An international team led by Chinese scientists has discovered a new type of carbon, the long-range ordered porous carbon (LOPC), the University of Science and Technology of China (USTC) in Hefei City, east China's Anhui Province, said on Thurday.
Carbon is one of the most common elements in nature. The atoms of carbon can bond together in multiple ways, resulting in various forms of carbon, such as graphite, diamond and amorphous carbon, which have been used in various fields.
New carbon materials including fullerene, carbon nanotube and graphene have been discovered successively and attracted people's attention.
To prepare such new carbon materials, researchers in the past either used extreme conditions such as high temperature and high pressure or microscopic processing technologies such as ultraviolet light and electron beam irradiation. It resulted in low yield and impure products and prevented people from exploring the properties and applications of such materials.
Zhu Yanwu, a researcher at the USTC, who led the team, heated C60 fullerene with lithium nitride to moderate temperatures and formed the polymerized C60 crystal forms and the LOPC.

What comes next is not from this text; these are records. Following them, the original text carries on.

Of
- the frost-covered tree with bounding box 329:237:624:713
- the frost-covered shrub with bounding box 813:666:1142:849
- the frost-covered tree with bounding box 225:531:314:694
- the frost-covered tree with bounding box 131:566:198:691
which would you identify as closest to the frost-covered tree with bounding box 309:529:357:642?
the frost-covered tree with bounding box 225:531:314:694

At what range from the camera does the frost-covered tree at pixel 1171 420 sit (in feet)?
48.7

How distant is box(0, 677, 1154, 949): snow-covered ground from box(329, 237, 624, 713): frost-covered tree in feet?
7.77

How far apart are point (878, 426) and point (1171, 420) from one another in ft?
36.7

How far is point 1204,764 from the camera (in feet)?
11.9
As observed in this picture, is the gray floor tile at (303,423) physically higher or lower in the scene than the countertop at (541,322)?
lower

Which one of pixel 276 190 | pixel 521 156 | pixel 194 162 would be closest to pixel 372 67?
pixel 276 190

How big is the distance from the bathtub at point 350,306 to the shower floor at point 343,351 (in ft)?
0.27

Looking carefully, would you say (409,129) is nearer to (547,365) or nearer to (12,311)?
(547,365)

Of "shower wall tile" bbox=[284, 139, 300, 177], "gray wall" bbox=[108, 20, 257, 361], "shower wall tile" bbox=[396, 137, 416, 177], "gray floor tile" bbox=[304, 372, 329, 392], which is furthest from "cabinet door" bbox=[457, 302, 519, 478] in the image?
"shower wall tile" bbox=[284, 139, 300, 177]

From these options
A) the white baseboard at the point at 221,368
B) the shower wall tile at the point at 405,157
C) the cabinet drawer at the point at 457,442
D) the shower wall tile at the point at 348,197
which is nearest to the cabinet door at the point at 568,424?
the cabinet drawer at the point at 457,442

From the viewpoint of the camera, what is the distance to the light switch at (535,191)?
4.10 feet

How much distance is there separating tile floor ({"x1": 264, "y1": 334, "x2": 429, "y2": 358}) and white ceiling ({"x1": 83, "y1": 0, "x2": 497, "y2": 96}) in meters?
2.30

Further study showed that the LOPC is a "metastable structure produced during the transformation from fullerene-type to graphene-type carbons."
The LOPC – microscopically porous but completely retains the macroscopic periodicity of crystals – may have potential applications in energy storage, ion screening, load catalysis and other fields in the future, Zhu said.
"The charge injection technology used in this study is expected to be a new way to regulate crystal structure with atomic-level precision," Zhu added.
The study was published in the journal Nature on Wednesday.
The reviewers said the results are compelling and is of great importance to the fields of crystallography and materials science, according to a report issued in the Chinese newspaper Guangming Daily.